Kennon and I visited Hiroshima on October 10, 2010. It was a deeply emotional journey and I wrote the following reflection on the train back to Osaka. I post it now as a remembrance as we approach the 75th anniversary of the bombing.
Our day in Hiroshima was enlightening, but difficult. The Peace Park and the Peace Museum are reminders of the violence that lurks in the hearts of (mostly) men, and serve as warnings about the ultimate fruits of war.
The first sight to great Kennon and me as we entered the area was the skeleton of a multi-story building and its once-famous dome. When America’s atom bomb exploded 1900 feet in the air, the building’s inner structure instantly collapsed and burned, incinerating everyone inside.
I struggled to hold back tears as we made our way through the park, especially when I paused before a monument to the 6,000 children whose lives were vaporized at 8:15 a.m. on August 6, 1945. Thousands of multi-colored origami cranes made by Japanese students were bundled together around the monument.
It is one thing to read history books about World War II, and about the war-ending explosions of the world’s first two atomic weapons. Before I came here, I intellectually understood the devastating force of these weapons; after all, I spent two years working in a squadron of ballistic missile submarines.
It is another thing to stand at ground zero; to listen to the English translations of survivors’ stories in a hall of records; to walk through the museum and see the burned clothing and pictures of some of the 70,000 people who were killed immediately (another 30,000 died by the end of 1945, and the 5-year total of people killed by our bomb reached nearly 200,000).
The experience was much like visiting Yad Vashem, the Holocaust Museum in Jerusalem… only this time I wasn’t seeing an atrocity committed by another nation, but by my own.
I tried imagining myself in President Truman’s chair. It had been a long, brutal war, and the pressure to end it quickly without the further loss of US lives must have been overwhelming. Perhaps I would have accepted the case for dropping this bomb. I honestly don’t know… but the second bomb in Nagasaki was inexcusable.
I left Hiroshima with the overwhelming sense that we have a moral and spiritual (and practical!) obligation to make sure that this never happens again… to truly become instruments of peace.
But what does it mean to be an instrument of peace in today’s world? One inescapable conclusion is fraught with political difficulty: total nuclear disarmament.
I wish all American leaders would go to Hiroshima and stand amidst the destruction. I wish that they would see the burned clothing, melted buildings and pictures of mutilated bodies. I wish that they would listen to survivors’ stories, visit the children’s memorial and ring the peace bell.
Then I wish that they would ask each other whether or not weapons of mass destruction, weapons that can wreak this kind of death and havoc, have any place in the US arsenal. To me this is first a moral rather than a security issue. If we are prepared to sacrifice our moral obligations and basic human decency for security we are already lost.
But I also believe that nuclear disarmament is an essential step on the road to a secure peace, and that the first step must be ours.

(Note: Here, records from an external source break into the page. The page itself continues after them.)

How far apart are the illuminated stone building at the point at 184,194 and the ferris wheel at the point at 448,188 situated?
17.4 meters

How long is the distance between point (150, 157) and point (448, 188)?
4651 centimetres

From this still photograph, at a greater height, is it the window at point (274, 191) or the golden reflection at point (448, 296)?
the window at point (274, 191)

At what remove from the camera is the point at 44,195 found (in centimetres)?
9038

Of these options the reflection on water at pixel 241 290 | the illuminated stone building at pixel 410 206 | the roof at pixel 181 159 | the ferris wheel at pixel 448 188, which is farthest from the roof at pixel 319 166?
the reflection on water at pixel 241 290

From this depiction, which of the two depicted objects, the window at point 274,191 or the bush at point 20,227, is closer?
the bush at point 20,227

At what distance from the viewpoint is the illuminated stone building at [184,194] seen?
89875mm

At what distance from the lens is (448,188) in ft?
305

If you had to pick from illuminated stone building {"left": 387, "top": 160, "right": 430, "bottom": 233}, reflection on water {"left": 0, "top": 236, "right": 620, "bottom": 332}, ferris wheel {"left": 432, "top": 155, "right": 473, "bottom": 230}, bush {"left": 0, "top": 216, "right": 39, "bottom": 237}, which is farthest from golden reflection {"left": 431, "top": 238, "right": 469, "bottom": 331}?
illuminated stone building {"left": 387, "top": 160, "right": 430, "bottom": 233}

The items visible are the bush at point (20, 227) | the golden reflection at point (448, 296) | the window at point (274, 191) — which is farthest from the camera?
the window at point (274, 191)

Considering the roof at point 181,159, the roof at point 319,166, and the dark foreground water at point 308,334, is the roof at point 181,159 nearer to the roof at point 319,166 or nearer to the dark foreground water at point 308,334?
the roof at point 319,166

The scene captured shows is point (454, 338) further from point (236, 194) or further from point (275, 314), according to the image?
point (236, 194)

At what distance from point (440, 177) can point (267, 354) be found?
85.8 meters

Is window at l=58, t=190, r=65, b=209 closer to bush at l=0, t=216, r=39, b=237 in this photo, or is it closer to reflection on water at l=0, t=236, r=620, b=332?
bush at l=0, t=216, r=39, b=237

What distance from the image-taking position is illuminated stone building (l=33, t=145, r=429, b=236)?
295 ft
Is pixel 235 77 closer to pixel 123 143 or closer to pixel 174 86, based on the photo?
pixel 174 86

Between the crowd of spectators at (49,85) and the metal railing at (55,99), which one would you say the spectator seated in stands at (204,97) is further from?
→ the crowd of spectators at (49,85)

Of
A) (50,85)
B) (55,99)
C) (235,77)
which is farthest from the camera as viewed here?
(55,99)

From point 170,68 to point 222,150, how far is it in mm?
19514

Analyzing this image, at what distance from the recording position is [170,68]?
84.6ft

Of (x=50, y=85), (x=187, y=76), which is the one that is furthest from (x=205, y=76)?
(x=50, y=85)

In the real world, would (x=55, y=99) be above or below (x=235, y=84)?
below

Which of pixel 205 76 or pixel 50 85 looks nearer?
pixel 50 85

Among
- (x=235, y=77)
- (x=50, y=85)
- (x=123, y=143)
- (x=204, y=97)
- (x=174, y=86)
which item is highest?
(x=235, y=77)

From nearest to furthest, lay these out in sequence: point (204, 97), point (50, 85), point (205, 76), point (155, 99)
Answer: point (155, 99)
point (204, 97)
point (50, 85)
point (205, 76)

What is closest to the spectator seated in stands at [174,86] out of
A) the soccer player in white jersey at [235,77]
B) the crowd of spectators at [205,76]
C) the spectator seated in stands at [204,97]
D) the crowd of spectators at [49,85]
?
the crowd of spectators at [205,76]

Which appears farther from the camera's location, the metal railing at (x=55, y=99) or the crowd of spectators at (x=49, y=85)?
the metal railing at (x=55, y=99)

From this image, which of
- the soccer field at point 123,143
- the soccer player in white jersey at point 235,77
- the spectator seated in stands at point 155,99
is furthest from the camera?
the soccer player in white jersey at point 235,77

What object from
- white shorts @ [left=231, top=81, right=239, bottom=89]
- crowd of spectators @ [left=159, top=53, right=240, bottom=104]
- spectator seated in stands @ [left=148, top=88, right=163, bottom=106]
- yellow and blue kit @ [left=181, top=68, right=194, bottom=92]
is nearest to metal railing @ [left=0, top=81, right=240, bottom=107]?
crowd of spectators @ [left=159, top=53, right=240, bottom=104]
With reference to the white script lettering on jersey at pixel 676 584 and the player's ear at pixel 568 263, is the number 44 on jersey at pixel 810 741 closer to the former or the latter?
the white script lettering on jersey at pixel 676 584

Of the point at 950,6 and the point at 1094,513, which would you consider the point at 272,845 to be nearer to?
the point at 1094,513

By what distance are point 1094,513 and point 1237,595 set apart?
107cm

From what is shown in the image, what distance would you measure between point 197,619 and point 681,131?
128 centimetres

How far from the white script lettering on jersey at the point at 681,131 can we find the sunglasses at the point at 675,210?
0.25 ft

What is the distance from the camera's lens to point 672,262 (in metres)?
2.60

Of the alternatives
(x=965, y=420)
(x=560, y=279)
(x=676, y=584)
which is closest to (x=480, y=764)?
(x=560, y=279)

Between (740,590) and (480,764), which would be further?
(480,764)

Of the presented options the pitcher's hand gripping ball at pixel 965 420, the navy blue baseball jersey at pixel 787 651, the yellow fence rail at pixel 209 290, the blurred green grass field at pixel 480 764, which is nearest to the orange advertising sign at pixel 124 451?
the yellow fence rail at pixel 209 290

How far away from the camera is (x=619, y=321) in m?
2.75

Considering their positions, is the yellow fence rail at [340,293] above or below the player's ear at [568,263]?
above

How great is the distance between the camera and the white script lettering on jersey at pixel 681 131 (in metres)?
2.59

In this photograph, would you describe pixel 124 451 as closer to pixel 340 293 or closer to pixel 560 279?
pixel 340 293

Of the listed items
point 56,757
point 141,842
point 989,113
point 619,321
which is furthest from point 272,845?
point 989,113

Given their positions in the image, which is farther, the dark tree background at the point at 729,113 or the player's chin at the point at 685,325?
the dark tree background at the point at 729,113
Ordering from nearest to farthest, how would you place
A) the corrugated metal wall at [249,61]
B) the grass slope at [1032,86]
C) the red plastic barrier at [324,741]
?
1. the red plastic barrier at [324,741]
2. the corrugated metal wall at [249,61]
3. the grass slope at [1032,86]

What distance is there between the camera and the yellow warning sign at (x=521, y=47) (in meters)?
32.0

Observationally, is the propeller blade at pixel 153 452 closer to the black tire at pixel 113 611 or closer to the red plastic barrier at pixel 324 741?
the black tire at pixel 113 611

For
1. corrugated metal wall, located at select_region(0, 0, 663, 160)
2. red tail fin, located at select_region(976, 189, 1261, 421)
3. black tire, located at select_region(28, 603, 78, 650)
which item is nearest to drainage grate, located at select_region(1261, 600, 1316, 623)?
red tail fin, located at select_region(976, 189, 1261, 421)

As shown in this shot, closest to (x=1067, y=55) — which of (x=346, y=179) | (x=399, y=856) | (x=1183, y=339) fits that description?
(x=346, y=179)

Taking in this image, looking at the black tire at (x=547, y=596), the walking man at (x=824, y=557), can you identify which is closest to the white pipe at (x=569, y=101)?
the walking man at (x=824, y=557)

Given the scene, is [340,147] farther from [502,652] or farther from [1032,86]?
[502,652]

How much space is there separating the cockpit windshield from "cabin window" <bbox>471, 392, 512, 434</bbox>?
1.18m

Only the strongest can afford to be vulnerable, and the United States cannot expect other nations to disarm unless we lead the way.
I do not make excuses for belligerent rogue states such as Iran and North Korea. But if I were sitting in their place, and the US with its huge nuclear armament declared me an enemy, I think I might try to equip my nation with the strongest possible deterrent.
According to Department of Defense records released this year, we have 5,130 active nuclear weapons, more that 800 of which are “deployed and ticking”.
So if we truly desire peace, we should commit ourselves to nuclear disarmament, as the Obama administration is trying to do in the face of Congressional opposition. And for those who think that this is a sign of weakness, remember that we possess enough conventional weapons to destroy the world several times over.
The moral and practical issue confronting the US today is a simple one: Are we going to be people of peace, people who rise above the rhetoric of fear? Or are we going to continue the legacy of Hiroshima and Nagasaki, relying on the threat of mass destruction to enforce our will on others?